[BEGIN]

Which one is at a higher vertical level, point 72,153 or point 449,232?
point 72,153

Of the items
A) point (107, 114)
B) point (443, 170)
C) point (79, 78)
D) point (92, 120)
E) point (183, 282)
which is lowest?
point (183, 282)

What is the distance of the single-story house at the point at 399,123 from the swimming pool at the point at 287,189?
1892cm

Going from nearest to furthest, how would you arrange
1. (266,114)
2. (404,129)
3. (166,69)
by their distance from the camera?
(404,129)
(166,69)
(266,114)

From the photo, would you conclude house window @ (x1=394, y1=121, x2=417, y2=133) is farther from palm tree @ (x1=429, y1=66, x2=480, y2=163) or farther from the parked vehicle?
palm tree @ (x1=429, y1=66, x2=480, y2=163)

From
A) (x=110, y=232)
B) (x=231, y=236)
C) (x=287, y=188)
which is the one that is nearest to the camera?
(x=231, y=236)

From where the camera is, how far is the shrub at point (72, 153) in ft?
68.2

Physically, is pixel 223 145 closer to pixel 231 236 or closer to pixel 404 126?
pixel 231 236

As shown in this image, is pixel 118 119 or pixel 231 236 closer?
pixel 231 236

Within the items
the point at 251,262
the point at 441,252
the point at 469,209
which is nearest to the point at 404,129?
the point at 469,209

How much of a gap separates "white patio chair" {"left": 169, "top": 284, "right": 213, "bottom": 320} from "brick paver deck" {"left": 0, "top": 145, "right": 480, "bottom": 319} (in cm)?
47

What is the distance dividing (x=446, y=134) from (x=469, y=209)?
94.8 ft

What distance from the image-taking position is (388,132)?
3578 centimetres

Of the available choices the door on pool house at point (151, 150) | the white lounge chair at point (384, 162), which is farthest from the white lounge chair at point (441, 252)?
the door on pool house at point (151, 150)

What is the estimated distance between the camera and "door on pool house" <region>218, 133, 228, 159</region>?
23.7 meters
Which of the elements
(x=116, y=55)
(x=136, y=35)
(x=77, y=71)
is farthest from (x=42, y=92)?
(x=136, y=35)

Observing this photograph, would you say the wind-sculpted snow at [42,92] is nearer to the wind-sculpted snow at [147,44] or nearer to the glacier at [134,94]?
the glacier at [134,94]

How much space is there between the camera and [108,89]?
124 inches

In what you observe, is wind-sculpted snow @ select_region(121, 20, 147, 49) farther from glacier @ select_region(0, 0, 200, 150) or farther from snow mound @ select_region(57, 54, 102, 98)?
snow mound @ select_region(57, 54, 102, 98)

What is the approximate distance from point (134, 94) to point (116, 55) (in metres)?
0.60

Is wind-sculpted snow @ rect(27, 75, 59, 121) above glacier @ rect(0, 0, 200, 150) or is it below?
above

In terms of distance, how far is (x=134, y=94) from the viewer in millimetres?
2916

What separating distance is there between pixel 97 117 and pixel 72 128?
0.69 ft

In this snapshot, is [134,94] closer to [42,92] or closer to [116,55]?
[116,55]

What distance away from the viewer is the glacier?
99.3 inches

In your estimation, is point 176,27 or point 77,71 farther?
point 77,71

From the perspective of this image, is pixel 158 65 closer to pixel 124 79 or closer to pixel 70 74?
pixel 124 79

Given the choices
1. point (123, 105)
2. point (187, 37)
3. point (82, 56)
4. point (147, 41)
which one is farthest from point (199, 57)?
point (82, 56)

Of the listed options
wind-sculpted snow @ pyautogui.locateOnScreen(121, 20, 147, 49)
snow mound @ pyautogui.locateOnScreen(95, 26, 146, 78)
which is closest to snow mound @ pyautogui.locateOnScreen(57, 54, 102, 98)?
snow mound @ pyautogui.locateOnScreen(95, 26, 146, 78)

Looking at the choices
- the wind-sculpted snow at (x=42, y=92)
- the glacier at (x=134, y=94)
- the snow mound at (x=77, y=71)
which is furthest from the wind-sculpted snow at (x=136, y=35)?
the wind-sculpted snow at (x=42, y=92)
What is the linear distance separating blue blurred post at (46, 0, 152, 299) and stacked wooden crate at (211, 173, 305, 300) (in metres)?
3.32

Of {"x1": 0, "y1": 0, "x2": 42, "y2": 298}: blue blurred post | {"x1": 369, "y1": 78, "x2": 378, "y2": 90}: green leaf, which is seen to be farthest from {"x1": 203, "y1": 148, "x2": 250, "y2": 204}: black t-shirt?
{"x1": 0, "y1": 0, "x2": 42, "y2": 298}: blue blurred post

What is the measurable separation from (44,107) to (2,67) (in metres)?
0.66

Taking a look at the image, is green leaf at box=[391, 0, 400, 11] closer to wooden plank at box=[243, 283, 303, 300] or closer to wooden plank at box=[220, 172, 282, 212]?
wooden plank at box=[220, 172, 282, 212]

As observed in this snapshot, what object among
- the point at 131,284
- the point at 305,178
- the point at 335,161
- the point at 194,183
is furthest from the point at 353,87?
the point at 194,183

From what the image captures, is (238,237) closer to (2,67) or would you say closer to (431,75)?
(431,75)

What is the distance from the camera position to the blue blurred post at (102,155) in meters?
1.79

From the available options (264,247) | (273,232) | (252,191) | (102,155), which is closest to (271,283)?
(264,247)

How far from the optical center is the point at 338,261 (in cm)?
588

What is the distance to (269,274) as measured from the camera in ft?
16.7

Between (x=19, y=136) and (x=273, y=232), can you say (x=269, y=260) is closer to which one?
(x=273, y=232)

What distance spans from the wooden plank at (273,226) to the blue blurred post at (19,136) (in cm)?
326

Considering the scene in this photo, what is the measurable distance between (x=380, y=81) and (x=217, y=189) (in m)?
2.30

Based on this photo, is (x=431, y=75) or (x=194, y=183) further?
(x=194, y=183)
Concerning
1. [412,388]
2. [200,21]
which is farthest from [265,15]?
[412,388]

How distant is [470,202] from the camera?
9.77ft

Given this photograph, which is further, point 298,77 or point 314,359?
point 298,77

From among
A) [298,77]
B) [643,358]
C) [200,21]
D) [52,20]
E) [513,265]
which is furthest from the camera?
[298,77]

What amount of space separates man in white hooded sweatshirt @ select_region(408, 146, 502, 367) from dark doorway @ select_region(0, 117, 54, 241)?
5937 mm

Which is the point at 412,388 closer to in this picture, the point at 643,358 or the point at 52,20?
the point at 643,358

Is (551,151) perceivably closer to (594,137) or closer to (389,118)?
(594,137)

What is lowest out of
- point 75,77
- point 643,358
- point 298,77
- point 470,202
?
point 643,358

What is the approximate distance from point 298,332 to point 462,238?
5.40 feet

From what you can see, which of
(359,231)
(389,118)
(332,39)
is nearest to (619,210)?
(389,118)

[END]

Copy the items word for word, starting at the line that contains "Which is the point" and ending with the last line of the final item.

◆ FULL SOLUTION
Which is the point at 412,388 closer to in this picture, the point at 643,358 or the point at 52,20?
the point at 643,358

Is (551,151) perceivably closer to (594,137) or closer to (389,118)?
(594,137)

What is lowest out of
- point 75,77
- point 643,358
- point 298,77
- point 470,202
?
point 643,358

What is the approximate distance from point 298,332 to point 462,238?
5.40 feet

From what you can see, which of
(359,231)
(389,118)
(332,39)
is nearest to (619,210)?
(389,118)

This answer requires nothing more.